## [OBJECTIVE]
Transcribe all of the records below word for word, leaving the pictures out of your answer.

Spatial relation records
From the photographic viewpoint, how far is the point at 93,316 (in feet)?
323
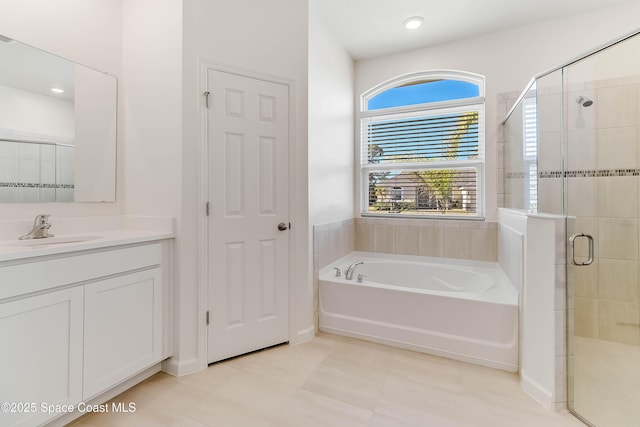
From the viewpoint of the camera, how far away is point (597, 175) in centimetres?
176

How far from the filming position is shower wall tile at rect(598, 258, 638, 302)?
1722mm

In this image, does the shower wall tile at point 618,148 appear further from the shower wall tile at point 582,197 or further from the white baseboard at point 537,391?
the white baseboard at point 537,391

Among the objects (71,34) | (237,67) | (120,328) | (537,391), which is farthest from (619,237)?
(71,34)

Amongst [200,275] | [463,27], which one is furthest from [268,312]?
[463,27]

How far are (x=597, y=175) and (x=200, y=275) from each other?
2566 mm

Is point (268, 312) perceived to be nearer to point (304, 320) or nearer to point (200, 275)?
point (304, 320)

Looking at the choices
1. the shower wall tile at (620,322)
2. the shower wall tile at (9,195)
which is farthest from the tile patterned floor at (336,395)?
the shower wall tile at (9,195)

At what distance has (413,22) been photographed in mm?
2678

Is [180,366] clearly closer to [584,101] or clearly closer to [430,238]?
[430,238]

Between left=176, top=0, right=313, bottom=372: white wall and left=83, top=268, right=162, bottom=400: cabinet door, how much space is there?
0.51 feet

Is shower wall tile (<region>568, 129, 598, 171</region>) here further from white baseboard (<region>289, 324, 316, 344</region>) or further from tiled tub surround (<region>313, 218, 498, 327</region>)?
white baseboard (<region>289, 324, 316, 344</region>)

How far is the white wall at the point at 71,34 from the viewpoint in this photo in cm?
162

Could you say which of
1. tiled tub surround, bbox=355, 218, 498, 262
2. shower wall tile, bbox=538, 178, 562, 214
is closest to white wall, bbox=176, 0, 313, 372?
tiled tub surround, bbox=355, 218, 498, 262

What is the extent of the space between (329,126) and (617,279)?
236cm
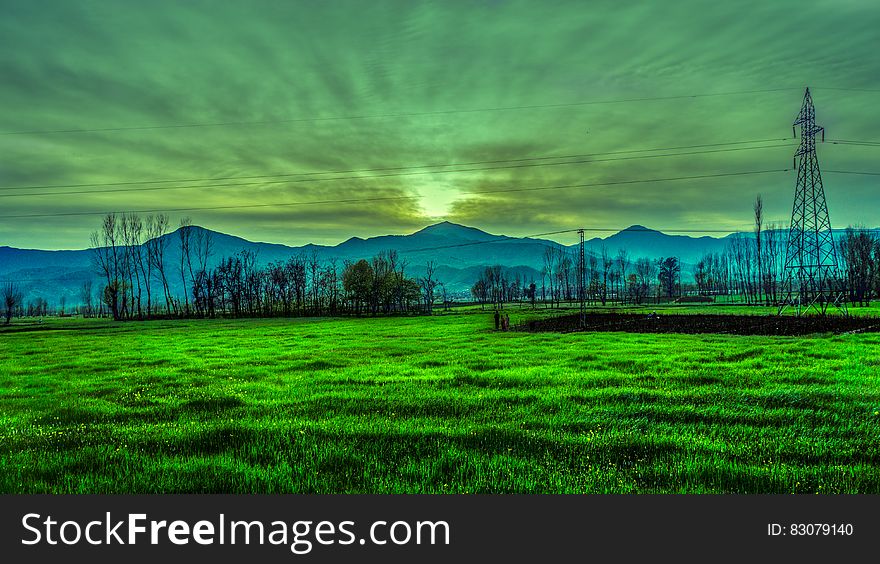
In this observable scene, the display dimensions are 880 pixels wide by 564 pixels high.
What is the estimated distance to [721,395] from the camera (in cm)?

## [RESULT FOR THIS EXERCISE]
From the photographic viewpoint, how far is the point at 93,316 (in feet)?
323
From the viewpoint of the camera, how far away is point (597, 175) in centimetres?
176

How far from the filming position is shower wall tile at rect(598, 258, 638, 302)?
1722mm

In this image, does the shower wall tile at point 618,148 appear further from the shower wall tile at point 582,197 or further from the white baseboard at point 537,391?
the white baseboard at point 537,391

Among the objects (71,34) | (237,67) | (120,328) | (537,391), which is farthest from (619,237)?
(71,34)

Amongst [200,275] | [463,27], which one is furthest from [268,312]?
[463,27]

How far are (x=597, y=175) and (x=200, y=275) from each other?
2566 mm

Is point (268, 312) perceived to be nearer to point (304, 320) or nearer to point (200, 275)?
point (304, 320)

Looking at the choices
1. the shower wall tile at (620,322)
2. the shower wall tile at (9,195)
which is farthest from the tile patterned floor at (336,395)?
the shower wall tile at (9,195)

At what distance has (413,22) been photographed in mm?
2678

Is [180,366] clearly closer to [584,101] or clearly closer to [430,238]?
[430,238]

Between left=176, top=0, right=313, bottom=372: white wall and left=83, top=268, right=162, bottom=400: cabinet door, how much space is there?
0.51 feet

Is shower wall tile (<region>568, 129, 598, 171</region>) here further from white baseboard (<region>289, 324, 316, 344</region>) or further from tiled tub surround (<region>313, 218, 498, 327</region>)?
white baseboard (<region>289, 324, 316, 344</region>)

How far is the white wall at the point at 71,34 from the viewpoint in this photo in cm?
162

Could you say which of
1. tiled tub surround, bbox=355, 218, 498, 262
2. shower wall tile, bbox=538, 178, 562, 214
is closest to white wall, bbox=176, 0, 313, 372?
tiled tub surround, bbox=355, 218, 498, 262

What is the extent of the space between (329,126) and (617,279)?
236cm
In this observable scene, the display dimensions are 880 pixels wide by 564 pixels high.
What is the estimated distance to [721,395] from the camera (in cm)?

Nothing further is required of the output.